Por su parte, el lonko Daniel Caniullán indicó que, aludiendo a la votación de los representantes del Ejecutivo, «el gobierno del Presidente Boric dio un portazo a una lucha legítima, a un derecho ancestral que tenemos al uso consuetudinario del territorio marítimo que hoy día está siendo fuertemente dañado.  Está cada vez más frágil el ecosistema marino y esta figura de la Ley 20.249 nos permite darle un equilibrio sostenible, pensando en las futuras generaciones».  Calificó la decisión de la CRUBC como una «actitud racista», llamando a dicho cuerpo colegiado que «pueda reflexionar en los tiempos que establece la misma ley, para ver qué respuesta nos va a dar ahora con esta apelación».

 

Nelson Millatureo, en tanto, puntualizó que lo ocurrido en Aysén ha sido «levantado por la industria, sobre todo usando la desesperación que tienen nuestras comunidades y territorios porque Huichas y Melinka son territorios, caletas, que hoy día están en franca quiebra, no ha habido incentivo a las pesquerías y por lo tanto hay harta pobreza en los territorios». En este sentido, puntualizó que «eso, por cierto, no potencia los territorios y las comunidades sino que además los deja en una situación bien difícil, y es por esa razón que esta campaña (de la salmonicultura) dio resultados en esta oportunidad.  Porque lógicamente hay un miedo a perder lo poco que está quedando.

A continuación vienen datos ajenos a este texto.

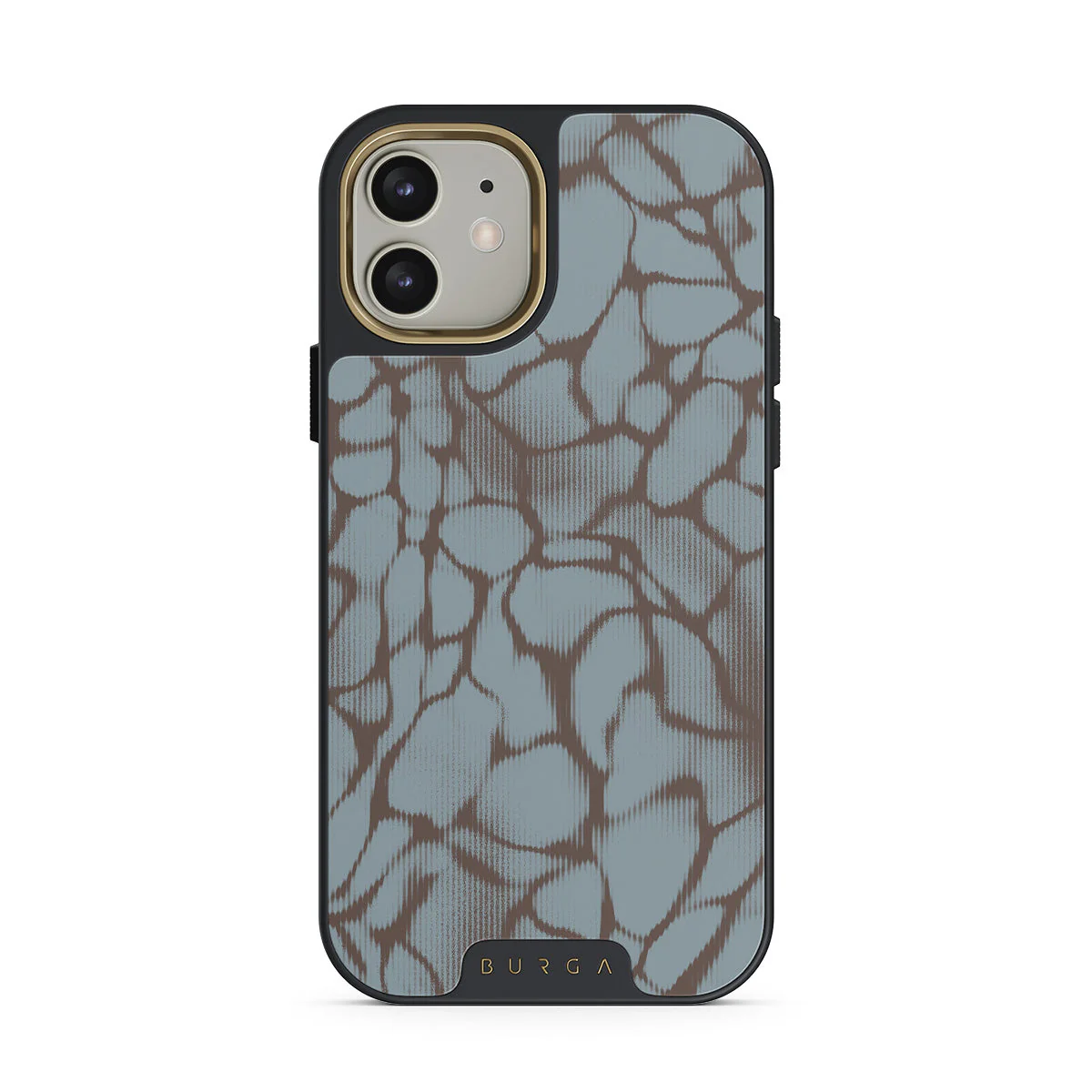 Distorsion - iPhone 12 Case - Image 5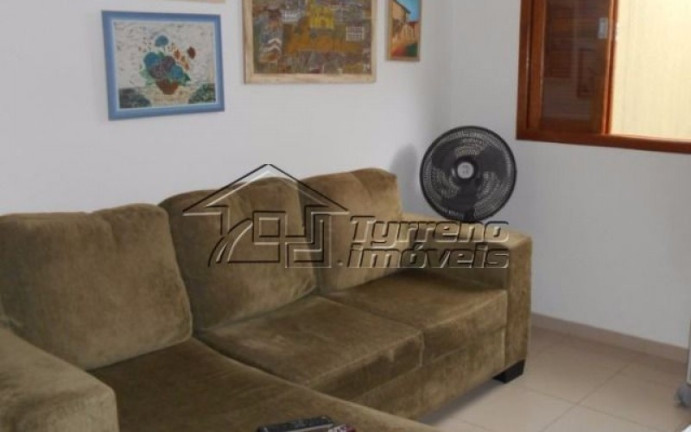 Imagem Casa com 3 Quartos à Venda, 120 m² em Jardim Das Indústrias - São José Dos Campos Imagem Casa com 3 Quartos à Venda, 120 m² em Jardim Das Indústrias - São José Dos Campos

Y entonces cuando se disfraza esta información, que es una información basada en la mentira, porque la Ley Lafkenche no quita derechos a ninguna otra ley, o sea, los pescadores artesanales tienen la Ley de Pesca que les permite cuotas pesqueras y todo lo demás, y eso en ninguna parte la Ley Lafkenche la puede negar».

 

Por último,  Lorena Arce, co-directora de Observatorio Ciudadano, señaló que las  solicitudes aseguran la administración conjunta de comunidades indígena con los demás usuarios. De acuerdo a la norma no se excluye a la pesca artesanal ni a las concesiones de acuicultura anteriores a la solicitud. «La Ley Lafkenche garantiza que los Espacios Marinos Costeros de Pueblos Originarios no interfieran con otros usos del maritorio (como la pesca artesanal), así como con las concesiones salmoneras y los proyectos de cultivo previamente constituidos», indicó.